§ **Arbeitsauftrag**
Nenne die Behörde, die laut dem Bericht über das Fischsterben in der Oder nun ebenfalls ermittelt.

§ **Vorliegender Textauszug**
● ● ● ●

Umwelt-Katastrophe
Fisch-Sterben in der Oder
Frankfurt a. d. Oder (LiZ). Immer mehr tote Fische werden aus dem polischen Oberlauf der Donau angeschwemmt. Die Giftflut hat mittlerweile Schwedt erreicht. Die Ursache ist unklar, denn aus Polen liegen - entgegen zwischenstaatlichen Vereinbarungen - keine Informationen vor. Vermutlich wurden industrielle Giftstoffe am 27. oder 28. Juli 2022 beim polnischen Opole eingeleitet. Zur Dimension der Katastrophe trägt möglicherweise auch die gegenwärtige Hitze und der niedrige Wasserstand bei.
Außer vielen Tonnen toter Fische wurden auch Biber, Enten und andere Vögel tot geborgen. Die Behörden warnen davor, das Flußwasser zu nutzen oder damit in Kontakt damit zu kommen.
Von brandenburgischen Regierungsvertretern heißt es, die "Meldekette" zwischen der polnischen und der deutschen Seite hätte nicht funktioniert. Genutzt hätte eine frühzeitige Information allerdings nichts mehr, nachdem der Schaden bereits eingetreten war. Eine Möglichkeit, eingeleitete Giftstoffe im Fluß zu neutralisieren, ist nicht gegeben, zumal auch die polnische Seite offenbar über keinerlei Informationen verfügt, um welche Chemikalien es sich handelt.
Zu dem Fischsterben ermittelt nun auch das Landeskriminalamt (LKA). Brandenburgische Behörden werteten Wasser-Proben aus. In Polen sagte Krzysztof Niemczuk, Leiter des staatlichen Forschungsinstituts in Pulawy, er habe bisher noch keine toten Fische zur Untersuchung erhalten.

● ● ● ●

§ **Gegebenes Material**
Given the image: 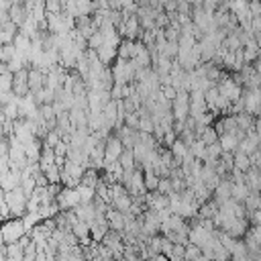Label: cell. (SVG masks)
<instances>
[{"label":"cell","mask_w":261,"mask_h":261,"mask_svg":"<svg viewBox=\"0 0 261 261\" xmlns=\"http://www.w3.org/2000/svg\"><path fill=\"white\" fill-rule=\"evenodd\" d=\"M12 92V73H2L0 75V94Z\"/></svg>","instance_id":"cell-25"},{"label":"cell","mask_w":261,"mask_h":261,"mask_svg":"<svg viewBox=\"0 0 261 261\" xmlns=\"http://www.w3.org/2000/svg\"><path fill=\"white\" fill-rule=\"evenodd\" d=\"M151 261H167V257H165V255H155Z\"/></svg>","instance_id":"cell-37"},{"label":"cell","mask_w":261,"mask_h":261,"mask_svg":"<svg viewBox=\"0 0 261 261\" xmlns=\"http://www.w3.org/2000/svg\"><path fill=\"white\" fill-rule=\"evenodd\" d=\"M157 194L161 196H169L171 194V184H169V177H159V184H157Z\"/></svg>","instance_id":"cell-28"},{"label":"cell","mask_w":261,"mask_h":261,"mask_svg":"<svg viewBox=\"0 0 261 261\" xmlns=\"http://www.w3.org/2000/svg\"><path fill=\"white\" fill-rule=\"evenodd\" d=\"M75 239H77V243H82V241H86V239H90V224H86V222H82V220H77L73 226H71V230H69Z\"/></svg>","instance_id":"cell-15"},{"label":"cell","mask_w":261,"mask_h":261,"mask_svg":"<svg viewBox=\"0 0 261 261\" xmlns=\"http://www.w3.org/2000/svg\"><path fill=\"white\" fill-rule=\"evenodd\" d=\"M8 22V12H0V29Z\"/></svg>","instance_id":"cell-36"},{"label":"cell","mask_w":261,"mask_h":261,"mask_svg":"<svg viewBox=\"0 0 261 261\" xmlns=\"http://www.w3.org/2000/svg\"><path fill=\"white\" fill-rule=\"evenodd\" d=\"M106 232H108L106 218L104 216H96L94 222H90V239H92V243H102Z\"/></svg>","instance_id":"cell-6"},{"label":"cell","mask_w":261,"mask_h":261,"mask_svg":"<svg viewBox=\"0 0 261 261\" xmlns=\"http://www.w3.org/2000/svg\"><path fill=\"white\" fill-rule=\"evenodd\" d=\"M27 16H29V14H27V10H24L22 2H12V4H10L8 20H10L12 24H16V29H20V24L24 22V18H27Z\"/></svg>","instance_id":"cell-9"},{"label":"cell","mask_w":261,"mask_h":261,"mask_svg":"<svg viewBox=\"0 0 261 261\" xmlns=\"http://www.w3.org/2000/svg\"><path fill=\"white\" fill-rule=\"evenodd\" d=\"M43 175L47 177L49 184H59V167L51 165V167H47V169L43 171Z\"/></svg>","instance_id":"cell-27"},{"label":"cell","mask_w":261,"mask_h":261,"mask_svg":"<svg viewBox=\"0 0 261 261\" xmlns=\"http://www.w3.org/2000/svg\"><path fill=\"white\" fill-rule=\"evenodd\" d=\"M8 147H10L8 141L2 139V141H0V157H6V155H8Z\"/></svg>","instance_id":"cell-35"},{"label":"cell","mask_w":261,"mask_h":261,"mask_svg":"<svg viewBox=\"0 0 261 261\" xmlns=\"http://www.w3.org/2000/svg\"><path fill=\"white\" fill-rule=\"evenodd\" d=\"M55 204L59 206V212H65V210H73L75 206H80V198H77V192L75 190H67L63 188L59 192V196L55 198Z\"/></svg>","instance_id":"cell-5"},{"label":"cell","mask_w":261,"mask_h":261,"mask_svg":"<svg viewBox=\"0 0 261 261\" xmlns=\"http://www.w3.org/2000/svg\"><path fill=\"white\" fill-rule=\"evenodd\" d=\"M0 247H4V239H2V230H0Z\"/></svg>","instance_id":"cell-38"},{"label":"cell","mask_w":261,"mask_h":261,"mask_svg":"<svg viewBox=\"0 0 261 261\" xmlns=\"http://www.w3.org/2000/svg\"><path fill=\"white\" fill-rule=\"evenodd\" d=\"M63 190V186L61 184H49L47 188H45V192H47V196H49V200H55L57 196H59V192Z\"/></svg>","instance_id":"cell-30"},{"label":"cell","mask_w":261,"mask_h":261,"mask_svg":"<svg viewBox=\"0 0 261 261\" xmlns=\"http://www.w3.org/2000/svg\"><path fill=\"white\" fill-rule=\"evenodd\" d=\"M57 143H61V135H59V130H57V128H53V130H49V133L45 135L43 145H45V147H49V149H53Z\"/></svg>","instance_id":"cell-24"},{"label":"cell","mask_w":261,"mask_h":261,"mask_svg":"<svg viewBox=\"0 0 261 261\" xmlns=\"http://www.w3.org/2000/svg\"><path fill=\"white\" fill-rule=\"evenodd\" d=\"M232 167L245 173L247 169H251V163H249V157H247V155H243L241 151H234V153H232Z\"/></svg>","instance_id":"cell-16"},{"label":"cell","mask_w":261,"mask_h":261,"mask_svg":"<svg viewBox=\"0 0 261 261\" xmlns=\"http://www.w3.org/2000/svg\"><path fill=\"white\" fill-rule=\"evenodd\" d=\"M124 149H122V143L118 141V137L114 135V133H110L108 137H106V141H104V163H114L118 157H120V153H122ZM104 167V165H102Z\"/></svg>","instance_id":"cell-4"},{"label":"cell","mask_w":261,"mask_h":261,"mask_svg":"<svg viewBox=\"0 0 261 261\" xmlns=\"http://www.w3.org/2000/svg\"><path fill=\"white\" fill-rule=\"evenodd\" d=\"M14 57H16V51H14L12 43L0 47V63H8V61H12Z\"/></svg>","instance_id":"cell-22"},{"label":"cell","mask_w":261,"mask_h":261,"mask_svg":"<svg viewBox=\"0 0 261 261\" xmlns=\"http://www.w3.org/2000/svg\"><path fill=\"white\" fill-rule=\"evenodd\" d=\"M0 230H2L4 245L16 243V241L24 234V226H22V220H20V218H10V220L2 222V224H0Z\"/></svg>","instance_id":"cell-2"},{"label":"cell","mask_w":261,"mask_h":261,"mask_svg":"<svg viewBox=\"0 0 261 261\" xmlns=\"http://www.w3.org/2000/svg\"><path fill=\"white\" fill-rule=\"evenodd\" d=\"M104 218L108 222V230H114V232H122L124 230V218H122V212L114 210L108 206V210L104 212Z\"/></svg>","instance_id":"cell-7"},{"label":"cell","mask_w":261,"mask_h":261,"mask_svg":"<svg viewBox=\"0 0 261 261\" xmlns=\"http://www.w3.org/2000/svg\"><path fill=\"white\" fill-rule=\"evenodd\" d=\"M137 53V43L135 41H126V39H120L118 47H116V59H122V61H128L133 59Z\"/></svg>","instance_id":"cell-8"},{"label":"cell","mask_w":261,"mask_h":261,"mask_svg":"<svg viewBox=\"0 0 261 261\" xmlns=\"http://www.w3.org/2000/svg\"><path fill=\"white\" fill-rule=\"evenodd\" d=\"M124 126H128V128H133V130H137V126H139V114H137V112L126 114V116H124Z\"/></svg>","instance_id":"cell-31"},{"label":"cell","mask_w":261,"mask_h":261,"mask_svg":"<svg viewBox=\"0 0 261 261\" xmlns=\"http://www.w3.org/2000/svg\"><path fill=\"white\" fill-rule=\"evenodd\" d=\"M98 179H100V173L96 171V169H92V167H88V169H84V175H82V179H80V186H86V188H96V184H98Z\"/></svg>","instance_id":"cell-14"},{"label":"cell","mask_w":261,"mask_h":261,"mask_svg":"<svg viewBox=\"0 0 261 261\" xmlns=\"http://www.w3.org/2000/svg\"><path fill=\"white\" fill-rule=\"evenodd\" d=\"M175 12H179V14H190V12H192L190 2H186V0H177V8H175Z\"/></svg>","instance_id":"cell-32"},{"label":"cell","mask_w":261,"mask_h":261,"mask_svg":"<svg viewBox=\"0 0 261 261\" xmlns=\"http://www.w3.org/2000/svg\"><path fill=\"white\" fill-rule=\"evenodd\" d=\"M245 212H253V210H261V200H259V192H251L245 202H243Z\"/></svg>","instance_id":"cell-17"},{"label":"cell","mask_w":261,"mask_h":261,"mask_svg":"<svg viewBox=\"0 0 261 261\" xmlns=\"http://www.w3.org/2000/svg\"><path fill=\"white\" fill-rule=\"evenodd\" d=\"M249 194H251V192L247 190L245 184H230V200H234L237 204H243Z\"/></svg>","instance_id":"cell-13"},{"label":"cell","mask_w":261,"mask_h":261,"mask_svg":"<svg viewBox=\"0 0 261 261\" xmlns=\"http://www.w3.org/2000/svg\"><path fill=\"white\" fill-rule=\"evenodd\" d=\"M45 14H61V2L59 0H47L45 2Z\"/></svg>","instance_id":"cell-29"},{"label":"cell","mask_w":261,"mask_h":261,"mask_svg":"<svg viewBox=\"0 0 261 261\" xmlns=\"http://www.w3.org/2000/svg\"><path fill=\"white\" fill-rule=\"evenodd\" d=\"M4 255L10 259H16V261H22V247L18 243H8V245H4Z\"/></svg>","instance_id":"cell-19"},{"label":"cell","mask_w":261,"mask_h":261,"mask_svg":"<svg viewBox=\"0 0 261 261\" xmlns=\"http://www.w3.org/2000/svg\"><path fill=\"white\" fill-rule=\"evenodd\" d=\"M171 249H173V243H171V241H167L165 237H161V255H165V257H167V255L171 253Z\"/></svg>","instance_id":"cell-34"},{"label":"cell","mask_w":261,"mask_h":261,"mask_svg":"<svg viewBox=\"0 0 261 261\" xmlns=\"http://www.w3.org/2000/svg\"><path fill=\"white\" fill-rule=\"evenodd\" d=\"M27 84H29L31 94H35V92L43 90V73H41L39 69H35V67H29V77H27Z\"/></svg>","instance_id":"cell-10"},{"label":"cell","mask_w":261,"mask_h":261,"mask_svg":"<svg viewBox=\"0 0 261 261\" xmlns=\"http://www.w3.org/2000/svg\"><path fill=\"white\" fill-rule=\"evenodd\" d=\"M159 94H161V98H163L165 102H173L175 96H177V90L171 88V86H163V88H159Z\"/></svg>","instance_id":"cell-26"},{"label":"cell","mask_w":261,"mask_h":261,"mask_svg":"<svg viewBox=\"0 0 261 261\" xmlns=\"http://www.w3.org/2000/svg\"><path fill=\"white\" fill-rule=\"evenodd\" d=\"M77 192V198H80V204H90L94 198H96V192L92 188H86V186H77L75 188Z\"/></svg>","instance_id":"cell-18"},{"label":"cell","mask_w":261,"mask_h":261,"mask_svg":"<svg viewBox=\"0 0 261 261\" xmlns=\"http://www.w3.org/2000/svg\"><path fill=\"white\" fill-rule=\"evenodd\" d=\"M190 114V94L188 92H177L175 100L171 102V116L173 120L184 122Z\"/></svg>","instance_id":"cell-3"},{"label":"cell","mask_w":261,"mask_h":261,"mask_svg":"<svg viewBox=\"0 0 261 261\" xmlns=\"http://www.w3.org/2000/svg\"><path fill=\"white\" fill-rule=\"evenodd\" d=\"M218 145H220L222 153H234V151H237V147H239V141H237V137H234V135L224 133V135H220V137H218Z\"/></svg>","instance_id":"cell-12"},{"label":"cell","mask_w":261,"mask_h":261,"mask_svg":"<svg viewBox=\"0 0 261 261\" xmlns=\"http://www.w3.org/2000/svg\"><path fill=\"white\" fill-rule=\"evenodd\" d=\"M4 204L8 206L10 218H22L27 214V198L20 192V188H14L12 192L4 194Z\"/></svg>","instance_id":"cell-1"},{"label":"cell","mask_w":261,"mask_h":261,"mask_svg":"<svg viewBox=\"0 0 261 261\" xmlns=\"http://www.w3.org/2000/svg\"><path fill=\"white\" fill-rule=\"evenodd\" d=\"M169 153L173 155V159H179V161H181V159L186 157V153H188V147H186L179 139H175V141H173V145L169 147Z\"/></svg>","instance_id":"cell-20"},{"label":"cell","mask_w":261,"mask_h":261,"mask_svg":"<svg viewBox=\"0 0 261 261\" xmlns=\"http://www.w3.org/2000/svg\"><path fill=\"white\" fill-rule=\"evenodd\" d=\"M161 6H163V12H165V14H169V12H175L177 2H175V0H163V2H161Z\"/></svg>","instance_id":"cell-33"},{"label":"cell","mask_w":261,"mask_h":261,"mask_svg":"<svg viewBox=\"0 0 261 261\" xmlns=\"http://www.w3.org/2000/svg\"><path fill=\"white\" fill-rule=\"evenodd\" d=\"M200 141L208 147V145H212V143H216V141H218V135L214 133V128H212V126H204L202 135H200Z\"/></svg>","instance_id":"cell-23"},{"label":"cell","mask_w":261,"mask_h":261,"mask_svg":"<svg viewBox=\"0 0 261 261\" xmlns=\"http://www.w3.org/2000/svg\"><path fill=\"white\" fill-rule=\"evenodd\" d=\"M216 212H218V206H216V202L210 198L206 204H202V206L198 208L196 218H202V220H212V218L216 216Z\"/></svg>","instance_id":"cell-11"},{"label":"cell","mask_w":261,"mask_h":261,"mask_svg":"<svg viewBox=\"0 0 261 261\" xmlns=\"http://www.w3.org/2000/svg\"><path fill=\"white\" fill-rule=\"evenodd\" d=\"M116 163L126 171V169H135V159H133V155H130V151H122L120 153V157L116 159Z\"/></svg>","instance_id":"cell-21"}]
</instances>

● ● ● ●

§ **Lösung**
Das Landeskriminalamt (LKA).